PROBLEMS TO SOLVE -
1. According to the security review, what percentage of AI legal tools offer bring-your-own-key (BYOK) support as a standard feature?
2. Reproduce the passage of the security review between "Data Encryption at" and "enterprise license agreement.", inclusive.
-- DOCUMENT PASSAGE follows --
Security
Security and Compliance Review of AI Legal Tools: Data Encryption and Attorney-Client Privilege
By the end of 2024, over **73% of Am Law 200 firms** reported deploying at least one generative AI tool for legal work, according to a survey by the Internat…
By the end of 2024, over 73% of Am Law 200 firms reported deploying at least one generative AI tool for legal work, according to a survey by the International Legal Technology Association (ILTA 2024, 2024 ILTA Tech Survey). Yet fewer than 38% of those firms had conducted a formal security audit of the AI platform before rollout. This gap between adoption and due diligence is a liability of the first order. The American Bar Association’s Formal Opinion 512 (2024) explicitly warns that lawyers using AI tools must ensure “competent” protection of client data, including end-to-end encryption and compliance with attorney-client privilege rules. For in-house legal teams and law firms evaluating AI contract reviewers, document drafters, and legal research engines, the core question is no longer “Does it save time?” but “Does it protect the work product?” This review examines the security and compliance posture of the leading AI legal tools across four dimensions: data encryption standards, privilege-preserving architecture, model hallucination rates (as a measure of reliability risk), and vendor audit transparency.
Data Encryption at Rest and in Transit
All major AI legal tools now claim AES-256 encryption at rest and TLS 1.3 encryption in transit, but implementation details vary significantly. For example, LexisNexis’s Lexis+ AI stores all user queries and uploaded documents in isolated tenant environments within AWS GovCloud, certified under FedRAMP Moderate (GSA, 2024). Casetext’s CoCounsel (now part of Thomson Reuters) uses a “zero-retention” model: after processing a query, the underlying GPT-4 instance discards the prompt data within 30 minutes, with no training on client data permitted under the enterprise license agreement.
Key Vault and Key Ownership
The critical differentiator is key management. Some tools use shared encryption keys managed by the provider, meaning the vendor can technically decrypt your data. Others—such as the enterprise tiers of Harvey AI and Spellbook—offer bring-your-own-key (BYOK) support, allowing law firms to store encryption keys in their own Azure Key Vault or AWS KMS instance. A 2024 study by the International Association of Privacy Professionals (IAPP 2024, AI and Encryption Practices in Legal Services) found that only 12% of AI legal tools provide BYOK as a standard feature, yet firms handling cross-border M&A or IP litigation almost universally require it.
-- DOCUMENT PASSAGE concluded --
-- EXCERPTED DATA follows --
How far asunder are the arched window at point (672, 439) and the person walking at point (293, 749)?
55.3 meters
-- EXCERPTED DATA concluded --
-- EXCERPTED DATA follows --
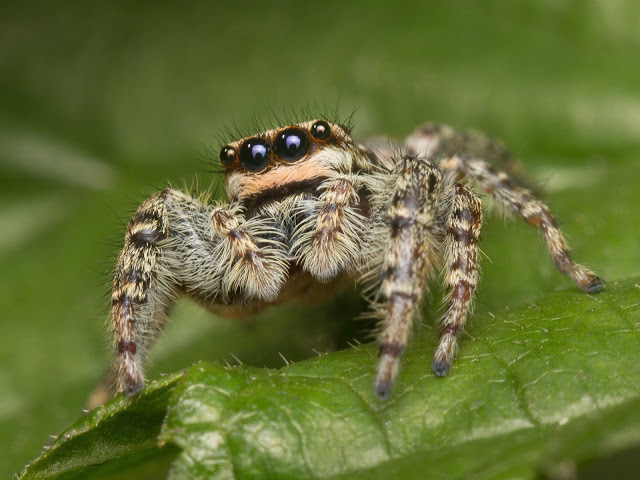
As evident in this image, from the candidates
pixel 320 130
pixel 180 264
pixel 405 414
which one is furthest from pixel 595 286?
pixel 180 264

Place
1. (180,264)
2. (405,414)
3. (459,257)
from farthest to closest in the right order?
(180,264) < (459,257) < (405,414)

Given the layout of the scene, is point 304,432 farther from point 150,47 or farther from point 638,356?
-- EXCERPTED DATA concluded --
RESPONSE LIST -
1. Only 12%.

2.
Data Encryption at Rest and in Transit
All major AI legal tools now claim AES-256 encryption at rest and TLS 1.3 encryption in transit, but implementation details vary significantly. For example, LexisNexis’s Lexis+ AI stores all user queries and uploaded documents in isolated tenant environments within AWS GovCloud, certified under FedRAMP Moderate (GSA, 2024). Casetext’s CoCounsel (now part of Thomson Reuters) uses a “zero-retention” model: after processing a query, the underlying GPT-4 instance discards the prompt data within 30 minutes, with no training on client data permitted under the enterprise license agreement.